### Written task
Write the next part of the interview about the role of the arts and theater, starting right after its last line.

### Text provided
============

JG: What role do you believe the arts play in our culture?

The arts can be a mirror to what’s happening. I grew up doing musicals. I grew up doing “Anything Goes” and “Grease” and that’s a mirror to our culture as well, pop culture, fashion, style…But as I got older, I realized that that wasn’t enough for me. The kind of art that is showing you the problems, the issues, and the challenges that are facing our community, I feel like that kind of art is most important. Sometimes the problems aren’t so extreme. It’s, “Who am I as a woman? Where do I fit in as an African American?” These big questions, these broad strokes; art is a great way to ask those questions. What I love about theatre, music, and dance, is that when you step into a room, when you are the audience, you agree to listen. You can disagree, you can have your own opinion afterwards, but when you’re there, you agree to listen. It’s easy to interrupt or disrupt a panel discussion and many other platforms, and so that willingness to listen is one of the beauties of theatre that few other art forms have.

JG: What role do you believe the arts play for those who participate in them?

MS: We get a lot of questions from the audience, “What can I do?” And as an actor first, those of us who do it are asking a lot of the same questions. I think any of us, from the designers to the actors to the directors, we’re willing to step forward; our job is to be the vessel for the story. We can’t bring our own political baggage to this. We have to be true to the story. Being that vessel for this kind of story is such an honor. That’s probably the best way, as an artist, to participate in these kinds of stories.

JG: Who do you want to see this performance, and what do you want their takeaway to be?

MS: I want everyone to see this story. It’s not just for “White America” to be exposed to what African American families are going through. It’s not just for African American families either. It’s a national issue. And it’s a story that everyone needs to see. We’ve had a very diverse audience, Asian, Latino, black, white, all different types of people with different lives who’ve come and seen this story and could identify with one of the characters.

You get a glimpse of someone like Trayvon Martin’s mom in the news and you can form one opinion or another, but to see a story like this one is to see what everyday life is in the aftermath of this story. It’s equally important for those who are privileged, in any race, to see and acknowledge this story.

============

### Dataset rows
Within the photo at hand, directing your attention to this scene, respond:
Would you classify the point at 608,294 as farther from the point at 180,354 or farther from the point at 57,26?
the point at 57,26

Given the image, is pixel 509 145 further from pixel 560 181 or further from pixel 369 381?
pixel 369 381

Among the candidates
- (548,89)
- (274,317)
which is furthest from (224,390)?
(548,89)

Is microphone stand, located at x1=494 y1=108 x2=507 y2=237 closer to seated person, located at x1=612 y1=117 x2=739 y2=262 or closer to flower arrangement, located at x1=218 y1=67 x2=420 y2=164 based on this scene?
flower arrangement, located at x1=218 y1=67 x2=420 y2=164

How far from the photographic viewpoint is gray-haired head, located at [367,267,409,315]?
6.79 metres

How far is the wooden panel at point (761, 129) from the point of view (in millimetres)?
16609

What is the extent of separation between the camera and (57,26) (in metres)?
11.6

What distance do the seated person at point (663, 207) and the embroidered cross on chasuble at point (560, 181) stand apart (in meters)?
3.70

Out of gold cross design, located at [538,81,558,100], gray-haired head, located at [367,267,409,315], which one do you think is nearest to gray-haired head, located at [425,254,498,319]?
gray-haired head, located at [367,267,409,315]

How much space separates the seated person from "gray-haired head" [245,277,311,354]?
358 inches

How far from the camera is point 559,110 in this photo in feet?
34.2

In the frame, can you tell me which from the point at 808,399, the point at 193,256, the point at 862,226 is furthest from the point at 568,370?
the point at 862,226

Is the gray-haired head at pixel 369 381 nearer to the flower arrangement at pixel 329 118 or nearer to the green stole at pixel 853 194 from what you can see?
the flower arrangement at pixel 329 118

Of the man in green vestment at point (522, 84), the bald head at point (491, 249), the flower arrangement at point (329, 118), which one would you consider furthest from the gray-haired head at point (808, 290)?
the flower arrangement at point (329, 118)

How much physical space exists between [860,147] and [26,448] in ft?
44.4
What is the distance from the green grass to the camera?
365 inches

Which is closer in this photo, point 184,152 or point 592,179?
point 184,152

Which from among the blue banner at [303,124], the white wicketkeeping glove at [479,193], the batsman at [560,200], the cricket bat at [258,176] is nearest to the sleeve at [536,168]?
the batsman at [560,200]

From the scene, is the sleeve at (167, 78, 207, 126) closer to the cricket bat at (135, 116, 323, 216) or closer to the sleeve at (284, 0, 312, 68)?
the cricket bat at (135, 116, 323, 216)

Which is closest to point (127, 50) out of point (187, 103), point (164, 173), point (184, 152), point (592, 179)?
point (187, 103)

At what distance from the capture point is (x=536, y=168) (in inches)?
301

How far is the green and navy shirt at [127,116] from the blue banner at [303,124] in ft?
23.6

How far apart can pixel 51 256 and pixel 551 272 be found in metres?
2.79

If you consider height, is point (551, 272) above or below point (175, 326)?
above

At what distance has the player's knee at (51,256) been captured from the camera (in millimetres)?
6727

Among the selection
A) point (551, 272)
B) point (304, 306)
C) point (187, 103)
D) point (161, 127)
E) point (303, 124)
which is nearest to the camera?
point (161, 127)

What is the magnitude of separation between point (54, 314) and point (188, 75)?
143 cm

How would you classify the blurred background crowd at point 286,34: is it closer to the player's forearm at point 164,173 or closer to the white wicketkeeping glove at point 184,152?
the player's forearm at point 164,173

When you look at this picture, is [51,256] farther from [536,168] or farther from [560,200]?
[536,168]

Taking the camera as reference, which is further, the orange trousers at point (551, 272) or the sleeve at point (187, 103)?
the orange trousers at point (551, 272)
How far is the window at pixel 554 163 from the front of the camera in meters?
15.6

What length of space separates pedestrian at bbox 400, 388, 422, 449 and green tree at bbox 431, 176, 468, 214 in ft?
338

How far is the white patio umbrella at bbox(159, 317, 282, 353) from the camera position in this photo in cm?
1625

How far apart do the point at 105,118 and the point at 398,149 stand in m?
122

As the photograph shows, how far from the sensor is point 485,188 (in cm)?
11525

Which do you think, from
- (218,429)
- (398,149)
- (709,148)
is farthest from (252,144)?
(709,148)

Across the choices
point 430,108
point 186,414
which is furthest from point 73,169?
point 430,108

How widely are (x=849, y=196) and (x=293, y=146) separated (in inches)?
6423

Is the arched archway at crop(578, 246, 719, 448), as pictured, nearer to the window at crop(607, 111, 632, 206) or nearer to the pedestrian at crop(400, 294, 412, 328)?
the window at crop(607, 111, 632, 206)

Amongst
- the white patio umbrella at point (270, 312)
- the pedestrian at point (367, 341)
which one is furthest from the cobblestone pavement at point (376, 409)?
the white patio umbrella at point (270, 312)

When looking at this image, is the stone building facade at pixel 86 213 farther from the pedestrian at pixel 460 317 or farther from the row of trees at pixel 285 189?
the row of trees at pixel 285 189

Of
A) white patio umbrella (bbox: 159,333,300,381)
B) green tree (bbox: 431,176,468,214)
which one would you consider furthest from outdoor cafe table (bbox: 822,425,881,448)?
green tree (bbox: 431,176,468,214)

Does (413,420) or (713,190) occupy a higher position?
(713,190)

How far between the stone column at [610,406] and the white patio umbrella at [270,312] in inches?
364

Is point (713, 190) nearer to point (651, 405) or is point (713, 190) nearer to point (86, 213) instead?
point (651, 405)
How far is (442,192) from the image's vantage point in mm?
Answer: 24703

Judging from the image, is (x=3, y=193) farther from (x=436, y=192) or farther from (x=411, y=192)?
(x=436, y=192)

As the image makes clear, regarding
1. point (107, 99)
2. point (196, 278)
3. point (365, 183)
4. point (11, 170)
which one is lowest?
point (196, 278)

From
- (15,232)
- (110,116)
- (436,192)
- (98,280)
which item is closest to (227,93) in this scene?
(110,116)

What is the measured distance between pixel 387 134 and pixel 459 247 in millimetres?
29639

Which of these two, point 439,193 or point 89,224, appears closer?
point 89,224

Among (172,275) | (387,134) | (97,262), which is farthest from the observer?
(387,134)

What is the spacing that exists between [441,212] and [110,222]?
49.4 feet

============

### Answer below
That’s a long way of saying, “Everybody.”

But to give you an example of another writer, August Wilson once said that his obligation was not to write for one community or another. His obligation was to write about the black experience for whoever was interested in listening, and I feel much the same way about this work.

JG: As I haven’t seen the play yet, I can only pull from what I’ve read online. Jim Beckman of News Tribune described it as “a mythological monster,” with the “head of a tragedy, the torso of a comedy, and the wings of a fantasy.” The reviews I’ve read in general focus on the play as a focus on one family’s way of coping with grief and the play is described as moving and inspirational.

That’s what I’ve read. You’re someone who’s worked on the production. In your words, how would you describe the tone of the play?

MS: Jessica mainly directed it. As the producer, I recognize that there’s definitely a backdrop of tragedy, knowing what happened. It does have a fantastical element. It’s very musical. One of the reviewers described it as a jazz piece, and I would agree with that. You’ve got these different performers using various devices to express and communicate with one another. In a way, they’re battling, but they’re also coming together. It’s a difficult thing. I do think the story resolves happily, with sweet and tender moments, all with the backdrop of this tragedy.

JG: In the current tension surrounding race in politics and in our culture, what role do you believe this play takes on? What impact do you want it to have as an artist and an activist? And how do you balance having a voice with giving a voice to the stories that you present?

Marvette Knight and Gavin Lawrence. Photo by Ross Zentner.
Marvette Knight and Gavin Lawrence. Photo by Ross Zentner.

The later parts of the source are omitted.